Quando Matteo Messina Denaro stava per essere arrestato in Svizzera
Un ex poliziotto racconta alla Radiotelevisione svizzera i dettagli di un’operazione del 1996 per acciuffare il boss di Cosa nostra. A partecipare fu anche l’attuale comandante della Guardia di Finanza, Andrea De Gennaro.
“Era il dicembre del 1996 quando sono stato chiamato dalla polizia ticinese. Mi dissero che c’erano due ufficiali della guardia di finanza e un informatore, che sapeva dove trovare Matteo Messina Denaro. Così presi in carico i due ufficiali per un’operazione importante e urgente. Si trattava di arrestare in Svizzera un mafioso di primo rango”.
A parlare, coperto da anonimato, è un ex poliziotto di Zurigo, che in un’eccezionale testimonianza rilasciata a Falò per un’inchiesta di Maria Roselli e Gaetano Agueci racconta che quasi trent’anni fa partecipò a un’ambiziosissima operazione di polizia, con lo scopo di mettere le mani nientemeno che sul boss, già latitante a quei tempi.
Pochi anni dopo le stragi di Capaci e Via D’Amelio, dove morirono i giudici Falcone e Borsellino, il padrino si sarebbe quindi trovato in Svizzera, dove ora si cerca il suo tesoro.

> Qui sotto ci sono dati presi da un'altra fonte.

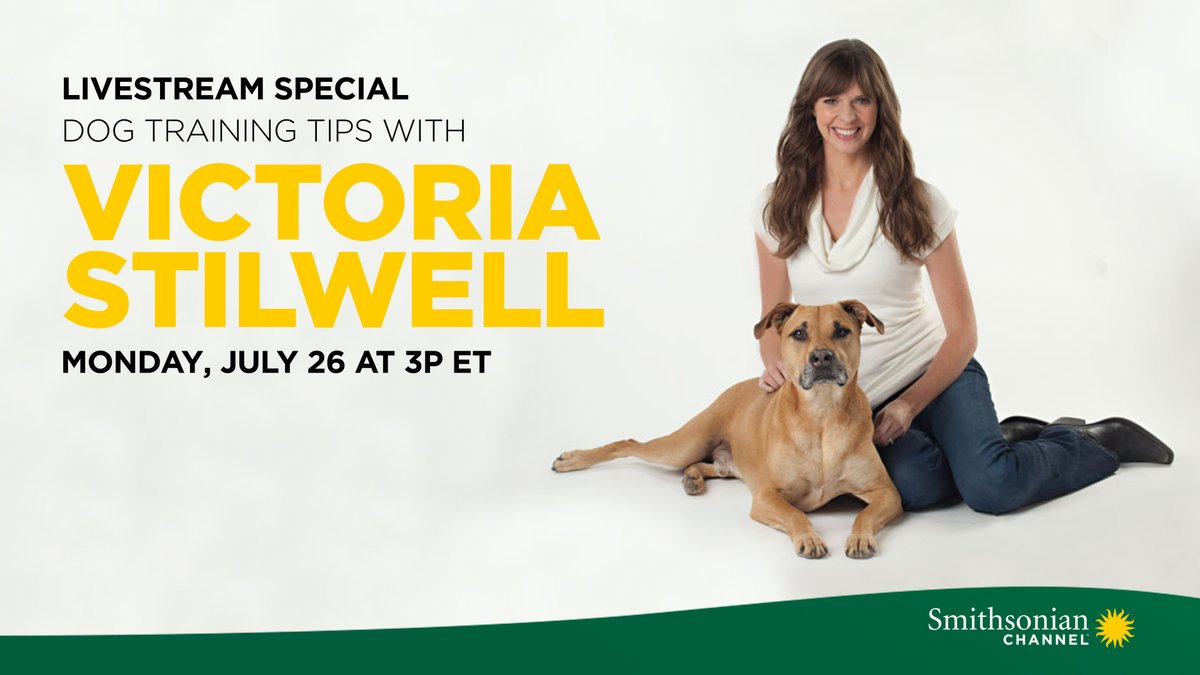 World-renowned dog trainer, @VictoriaS is hosting a Facebook Live Q&A this Monday at 3 PM to answer all your pandemic puppy questions.   Dog lovers: you don't want to miss this! #DogsWithJobs https://t.co/oUjhHpgmFo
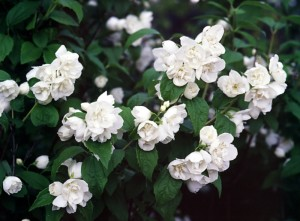 Minnesota Snowflake Mock Orange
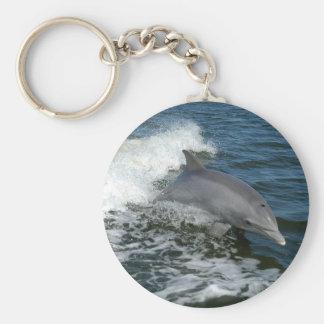 American Bottlenose Dolphin Keychain
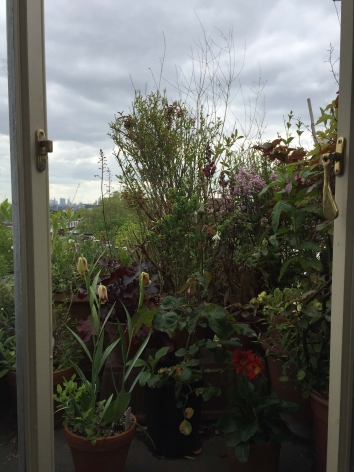 view out a window of lots of foliage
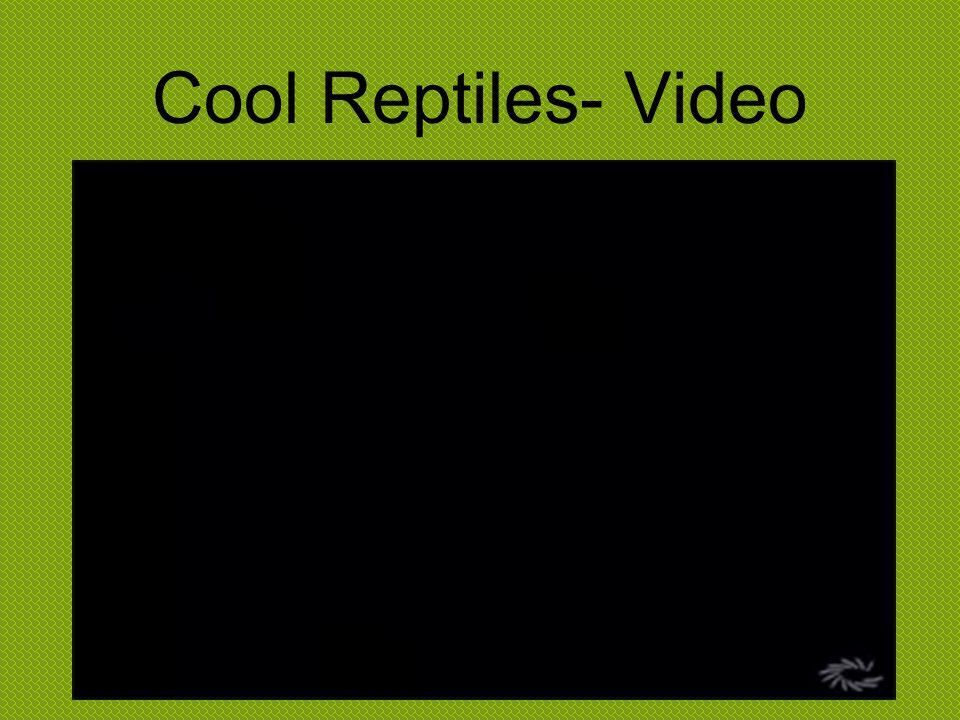 Cool Reptiles- Video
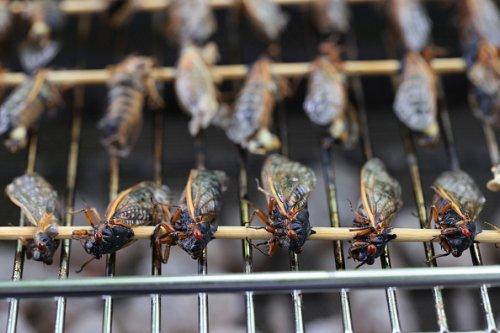 Grilled Cicadas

L’area di ricerca iniziale, continua l’ex poliziotto, “si era concentrata tra Waldshut e Costanza perché vi erano stati vari passaggi con la frontiera tedesca”. Tuttavia, dopo alcuni giorni, “l’informatore che guidava il gruppo ha avuto paura e improvvisamente cominciò a essere meno collaborativo”. L’ultimo luogo in cui era stato segnalato Messina Denaro fu a Wettingen in Argovia, “ma ad un passo dalla cattura l’operazione fallì”.
L’ex poliziotto, ai tempi alla testa del nucleo per il contrasto della criminalità organizzata, spiega di ricordarsi tutto nitidamente: “Mi ero detto, sarebbe proprio un bel regalo concludere l’anno con un arresto così eccellente”.
Allora, ha inoltre appreso Falò, ad accompagnare in Svizzera l’informatore per tentare di acciuffare Matteo Messina Denaro è stato nientemeno che Andrea De Gennaro, ai tempi capo del reparto comunicazioni e relazioni esterne della Guardia di Finanza e oggi comandante generale delle Fiamme Gialle. Un alto funzionario, quindi, salito nel frattempo ai vertici di questa forza di polizia, segno che la pista era concreta e che mancava poco a far scattare le manette ai polsi del padrino.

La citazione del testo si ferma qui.